Watch: OCA discusses Harmony Montgomery case (story continues below)
The OCA has been working toward reform following a couple of high-profile cases where children died in recent years — including David Almond, a 14-year-old autistic boy from Fall River who died from starvation in October 2020.
Almond’s father and his father’s girlfriend were charged with second-degree murder and neglect. Reforms in the wake of his death included more support at DCF for children with disabilities or developmental delays.
In addition to the findings, the OCA offered 10 recommendations to improve policies and practices, primarily directed at the DCF, Juvenile Court, and Committee for Public Counsel Services.
Mossaides said there are similarities between these recommendations and others made following Almond’s death. Both children were returned to the custody of their respective fathers in 2019.
“Many of the OCA’s 26 recommendations from the Almond case could be applied to Harmony’s case,” Mossaides said.

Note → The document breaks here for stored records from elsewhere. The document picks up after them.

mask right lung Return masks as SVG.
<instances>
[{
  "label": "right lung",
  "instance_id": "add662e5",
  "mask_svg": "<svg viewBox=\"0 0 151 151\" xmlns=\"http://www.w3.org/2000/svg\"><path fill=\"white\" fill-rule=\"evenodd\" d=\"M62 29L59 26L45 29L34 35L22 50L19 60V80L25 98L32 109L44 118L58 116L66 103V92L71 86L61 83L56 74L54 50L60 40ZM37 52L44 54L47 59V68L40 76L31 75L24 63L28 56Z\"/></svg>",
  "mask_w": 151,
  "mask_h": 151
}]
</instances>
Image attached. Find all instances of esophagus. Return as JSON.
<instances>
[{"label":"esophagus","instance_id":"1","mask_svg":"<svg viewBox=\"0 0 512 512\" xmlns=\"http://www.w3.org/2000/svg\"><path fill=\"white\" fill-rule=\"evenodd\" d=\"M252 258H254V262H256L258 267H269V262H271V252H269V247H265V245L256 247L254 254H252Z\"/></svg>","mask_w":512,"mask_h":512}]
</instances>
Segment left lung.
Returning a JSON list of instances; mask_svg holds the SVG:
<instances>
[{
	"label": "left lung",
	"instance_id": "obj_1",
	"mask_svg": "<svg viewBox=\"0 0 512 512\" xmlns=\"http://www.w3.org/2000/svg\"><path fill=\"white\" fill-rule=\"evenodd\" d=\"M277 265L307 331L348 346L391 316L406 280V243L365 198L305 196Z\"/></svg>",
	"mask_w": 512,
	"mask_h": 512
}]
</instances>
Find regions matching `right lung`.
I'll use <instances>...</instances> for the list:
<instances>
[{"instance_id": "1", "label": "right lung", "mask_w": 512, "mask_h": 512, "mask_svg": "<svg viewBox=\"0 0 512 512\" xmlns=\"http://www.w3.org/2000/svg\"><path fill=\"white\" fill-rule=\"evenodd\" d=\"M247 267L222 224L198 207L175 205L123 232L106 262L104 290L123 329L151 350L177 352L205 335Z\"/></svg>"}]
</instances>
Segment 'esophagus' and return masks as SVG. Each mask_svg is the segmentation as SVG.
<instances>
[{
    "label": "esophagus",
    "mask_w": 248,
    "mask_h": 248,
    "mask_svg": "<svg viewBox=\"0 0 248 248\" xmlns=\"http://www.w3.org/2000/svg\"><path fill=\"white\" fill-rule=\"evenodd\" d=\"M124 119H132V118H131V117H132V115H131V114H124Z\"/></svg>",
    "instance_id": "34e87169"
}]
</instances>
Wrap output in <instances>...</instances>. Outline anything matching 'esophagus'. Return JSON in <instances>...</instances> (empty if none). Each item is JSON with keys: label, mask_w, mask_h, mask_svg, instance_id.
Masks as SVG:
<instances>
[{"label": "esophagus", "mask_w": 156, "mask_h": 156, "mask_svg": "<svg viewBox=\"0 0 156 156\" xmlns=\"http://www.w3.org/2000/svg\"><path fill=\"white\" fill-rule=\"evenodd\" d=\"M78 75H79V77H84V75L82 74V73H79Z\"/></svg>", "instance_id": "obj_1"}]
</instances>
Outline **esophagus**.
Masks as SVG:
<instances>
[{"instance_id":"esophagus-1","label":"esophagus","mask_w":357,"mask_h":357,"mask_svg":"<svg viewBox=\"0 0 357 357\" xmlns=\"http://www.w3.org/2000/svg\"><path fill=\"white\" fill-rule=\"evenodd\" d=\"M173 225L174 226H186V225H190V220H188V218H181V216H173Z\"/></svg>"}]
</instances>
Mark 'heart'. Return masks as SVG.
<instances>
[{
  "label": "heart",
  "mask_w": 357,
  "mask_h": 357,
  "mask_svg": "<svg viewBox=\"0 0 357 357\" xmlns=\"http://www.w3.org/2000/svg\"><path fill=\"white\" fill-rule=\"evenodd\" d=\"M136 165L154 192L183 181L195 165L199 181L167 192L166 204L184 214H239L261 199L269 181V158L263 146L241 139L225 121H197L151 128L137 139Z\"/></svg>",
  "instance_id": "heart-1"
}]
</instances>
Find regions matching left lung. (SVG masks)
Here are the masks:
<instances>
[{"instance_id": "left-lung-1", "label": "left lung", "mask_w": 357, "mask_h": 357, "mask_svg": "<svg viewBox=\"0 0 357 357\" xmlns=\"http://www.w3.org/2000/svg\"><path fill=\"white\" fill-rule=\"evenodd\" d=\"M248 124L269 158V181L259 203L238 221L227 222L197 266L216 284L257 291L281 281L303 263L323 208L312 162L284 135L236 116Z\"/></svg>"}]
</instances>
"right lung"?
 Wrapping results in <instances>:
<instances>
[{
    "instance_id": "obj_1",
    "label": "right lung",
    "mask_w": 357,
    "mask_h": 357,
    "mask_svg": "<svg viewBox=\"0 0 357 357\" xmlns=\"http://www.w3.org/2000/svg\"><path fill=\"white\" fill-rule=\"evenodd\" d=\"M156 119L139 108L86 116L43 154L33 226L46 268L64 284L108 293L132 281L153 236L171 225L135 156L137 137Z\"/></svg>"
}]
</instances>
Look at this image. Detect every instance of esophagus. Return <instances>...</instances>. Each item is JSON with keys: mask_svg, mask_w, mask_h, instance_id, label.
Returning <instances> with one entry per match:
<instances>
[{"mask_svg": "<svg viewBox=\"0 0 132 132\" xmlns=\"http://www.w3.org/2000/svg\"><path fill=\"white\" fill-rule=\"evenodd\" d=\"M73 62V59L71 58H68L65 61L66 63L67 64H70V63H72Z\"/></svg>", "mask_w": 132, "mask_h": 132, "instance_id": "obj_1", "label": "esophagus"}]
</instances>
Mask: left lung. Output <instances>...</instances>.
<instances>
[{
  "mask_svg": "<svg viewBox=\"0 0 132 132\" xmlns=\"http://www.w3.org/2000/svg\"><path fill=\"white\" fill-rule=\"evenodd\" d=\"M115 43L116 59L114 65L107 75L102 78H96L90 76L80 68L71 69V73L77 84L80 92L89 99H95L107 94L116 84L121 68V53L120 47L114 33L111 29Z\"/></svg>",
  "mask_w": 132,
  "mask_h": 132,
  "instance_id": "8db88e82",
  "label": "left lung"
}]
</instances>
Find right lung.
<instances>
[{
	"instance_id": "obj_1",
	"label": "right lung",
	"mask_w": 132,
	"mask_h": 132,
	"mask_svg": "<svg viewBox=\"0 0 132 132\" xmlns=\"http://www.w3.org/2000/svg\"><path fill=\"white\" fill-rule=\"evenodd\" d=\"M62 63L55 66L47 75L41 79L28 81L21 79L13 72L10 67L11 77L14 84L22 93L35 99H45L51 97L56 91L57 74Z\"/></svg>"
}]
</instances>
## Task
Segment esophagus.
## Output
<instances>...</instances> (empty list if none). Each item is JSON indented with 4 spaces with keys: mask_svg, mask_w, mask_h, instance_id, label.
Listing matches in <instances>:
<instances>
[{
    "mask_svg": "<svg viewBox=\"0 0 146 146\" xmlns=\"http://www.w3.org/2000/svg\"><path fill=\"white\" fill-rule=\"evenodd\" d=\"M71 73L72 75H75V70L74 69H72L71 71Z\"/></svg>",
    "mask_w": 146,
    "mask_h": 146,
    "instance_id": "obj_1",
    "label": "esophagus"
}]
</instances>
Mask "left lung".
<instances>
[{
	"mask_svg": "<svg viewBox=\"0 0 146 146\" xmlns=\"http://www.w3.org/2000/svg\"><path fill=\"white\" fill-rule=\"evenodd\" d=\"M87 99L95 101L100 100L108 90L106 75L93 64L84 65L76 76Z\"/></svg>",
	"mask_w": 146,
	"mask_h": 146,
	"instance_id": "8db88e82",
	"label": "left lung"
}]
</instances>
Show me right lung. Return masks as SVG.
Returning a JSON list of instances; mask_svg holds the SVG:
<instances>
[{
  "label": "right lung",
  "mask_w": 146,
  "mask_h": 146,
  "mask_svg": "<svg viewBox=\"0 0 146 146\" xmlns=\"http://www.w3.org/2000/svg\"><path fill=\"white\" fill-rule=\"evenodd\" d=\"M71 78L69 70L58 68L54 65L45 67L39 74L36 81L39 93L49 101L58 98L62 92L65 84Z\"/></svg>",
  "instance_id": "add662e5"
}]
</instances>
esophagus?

Since the 2021 report on Almond, there have been extensive improvements to DCF and Juvenile Court policy and practice, according to OCA.
For this reason, OCA focused on a series of new recommendations based on the facts of the Montgomery case, including:
- DCF should develop a comprehensive plan to ensure both parents are adequately assessed and receive the support and access to services needed so that their child(ren) can achieve permanency.
- There should be a Working Group established – including, at a minimum, the Juvenile Court, DCF, CPCS, the OCA and members of the Legislature – to hold policy discussions that map how a child’s welfare and best interest considerations are currently presented in Care and Protection cases and what changes may be needed so that a parent’s rights are appropriately balanced with a child’s needs.
- DCF should conduct a comprehensive review of their legal advocacy, with a focus on a continuous quality improvement system for the training, on-going litigation support, and supervision of their attorneys.
- CPCS should conduct a comprehensive review of the suitability of the standards of advocacy provided to children in Care and Protection cases, and the adequacy of CPCS’s supervision over the quality of this representation.
- DCF and the Juvenile Court should identify and address persistent barriers to permanency.
- DCF should review a statistically significant sampling of children who have been in the custody of DCF for more than two and a half years who have not achieved permanency to determine the barriers to permanency that can be addressed through policy, practice, or legal advocacy.
“The mission of the Office of the Child Advocate is to ensure that children receive appropriate, timely and quality services, with a particular focus on ensuring that the Commonwealth’s most vulnerable and at-risk children can thrive,” Mossaides added. “One way we accomplish this is through tireless advocacy for policy, practice, and legislative change that we believe will improve the state systems on behalf of all the Commonwealth’s children.”